## Begin Supplied data

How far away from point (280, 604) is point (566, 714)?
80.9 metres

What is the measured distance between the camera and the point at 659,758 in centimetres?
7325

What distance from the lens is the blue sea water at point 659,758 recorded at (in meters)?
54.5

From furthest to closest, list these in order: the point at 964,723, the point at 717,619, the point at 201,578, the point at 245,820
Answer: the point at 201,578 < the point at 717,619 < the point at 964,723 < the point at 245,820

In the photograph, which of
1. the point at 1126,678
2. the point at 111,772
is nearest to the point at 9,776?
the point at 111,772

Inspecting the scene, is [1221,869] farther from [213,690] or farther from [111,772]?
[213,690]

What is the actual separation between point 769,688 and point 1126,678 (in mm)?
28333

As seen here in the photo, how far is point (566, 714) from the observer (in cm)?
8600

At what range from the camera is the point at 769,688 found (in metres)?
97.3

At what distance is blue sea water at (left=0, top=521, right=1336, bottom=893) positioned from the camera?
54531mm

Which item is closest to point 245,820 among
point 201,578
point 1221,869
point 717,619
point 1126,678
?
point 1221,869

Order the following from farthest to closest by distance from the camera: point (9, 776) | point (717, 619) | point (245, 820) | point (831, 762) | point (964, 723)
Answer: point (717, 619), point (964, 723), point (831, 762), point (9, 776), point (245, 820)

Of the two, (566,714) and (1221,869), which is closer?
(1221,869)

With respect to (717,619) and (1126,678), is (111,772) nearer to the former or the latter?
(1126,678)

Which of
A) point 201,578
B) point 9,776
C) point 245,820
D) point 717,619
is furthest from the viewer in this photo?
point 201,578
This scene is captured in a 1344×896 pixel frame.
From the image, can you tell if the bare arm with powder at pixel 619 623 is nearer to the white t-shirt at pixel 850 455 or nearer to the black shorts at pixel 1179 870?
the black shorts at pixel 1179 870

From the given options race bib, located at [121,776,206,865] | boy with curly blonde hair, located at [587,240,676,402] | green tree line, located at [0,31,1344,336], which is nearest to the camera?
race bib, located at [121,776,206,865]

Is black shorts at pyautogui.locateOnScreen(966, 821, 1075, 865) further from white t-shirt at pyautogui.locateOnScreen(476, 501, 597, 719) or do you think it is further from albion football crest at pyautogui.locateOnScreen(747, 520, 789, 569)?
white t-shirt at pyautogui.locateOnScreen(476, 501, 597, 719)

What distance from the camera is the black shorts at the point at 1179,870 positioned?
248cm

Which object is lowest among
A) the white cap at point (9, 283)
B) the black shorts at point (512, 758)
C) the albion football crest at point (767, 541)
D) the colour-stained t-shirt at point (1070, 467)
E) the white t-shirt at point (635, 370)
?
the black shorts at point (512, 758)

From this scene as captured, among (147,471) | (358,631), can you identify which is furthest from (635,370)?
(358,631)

## End Supplied data

Direction: Please swap "blue sea water" for "open sea" everywhere it appears in the rows above, and give the rows again with nothing else changed.

Full output:
How far away from point (280, 604) is point (566, 714)?
80.9 metres

What is the measured distance between the camera and the point at 659,758 in centimetres?
7325

What distance from the lens is the open sea at point 659,758 recorded at (in meters)?
54.5

From furthest to closest, list these in order: the point at 964,723, the point at 717,619, the point at 201,578, the point at 245,820
Answer: the point at 201,578 < the point at 717,619 < the point at 964,723 < the point at 245,820

In the photograph, which of
1. the point at 1126,678
2. the point at 111,772
is nearest to the point at 9,776?
the point at 111,772

Inspecting the scene, is [1221,869] farther from [213,690] or farther from [111,772]?
[213,690]

What is the actual separation between point 769,688 and point 1126,678 (in mm)?
28333

As seen here in the photo, how far is point (566, 714) from the observer (in cm)?
8600

At what range from the camera is the point at 769,688 found (in metres)?
97.3

At what distance is open sea at (left=0, top=521, right=1336, bottom=893) positioned from the camera?
54531mm

Which item is closest to point 245,820 among
point 201,578
point 1221,869
point 717,619
point 1126,678
?
point 1221,869

Order the following from farthest to closest by distance from the camera: point (9, 776) | point (717, 619) | point (245, 820) | point (831, 762) | point (964, 723)
Answer: point (717, 619), point (964, 723), point (831, 762), point (9, 776), point (245, 820)

Of the two, (566,714) and (1221,869), which is closer?
(1221,869)

With respect to (717,619) and (1126,678), is (111,772) nearer to the former or the latter?
(1126,678)

Which of
A) point 201,578
B) point 9,776
C) point 245,820
D) point 717,619
is furthest from the viewer in this photo?
point 201,578
This scene is captured in a 1344×896 pixel frame.
From the image, can you tell if the bare arm with powder at pixel 619 623 is nearer to the white t-shirt at pixel 850 455 or nearer to the black shorts at pixel 1179 870?
the black shorts at pixel 1179 870

From the given options race bib, located at [121,776,206,865] | boy with curly blonde hair, located at [587,240,676,402] | green tree line, located at [0,31,1344,336], which is nearest to the camera?
race bib, located at [121,776,206,865]

Is black shorts at pyautogui.locateOnScreen(966, 821, 1075, 865) further from white t-shirt at pyautogui.locateOnScreen(476, 501, 597, 719) or do you think it is further from albion football crest at pyautogui.locateOnScreen(747, 520, 789, 569)?
white t-shirt at pyautogui.locateOnScreen(476, 501, 597, 719)

What distance from the camera is the black shorts at the point at 1179,870 positioned?
248cm

Which object is lowest among
A) the white cap at point (9, 283)
B) the black shorts at point (512, 758)
C) the albion football crest at point (767, 541)
D) the colour-stained t-shirt at point (1070, 467)
E) the white t-shirt at point (635, 370)
?
the black shorts at point (512, 758)

From this scene as captured, among (147,471) | (358,631), can you identify which is furthest from (635,370)?
(358,631)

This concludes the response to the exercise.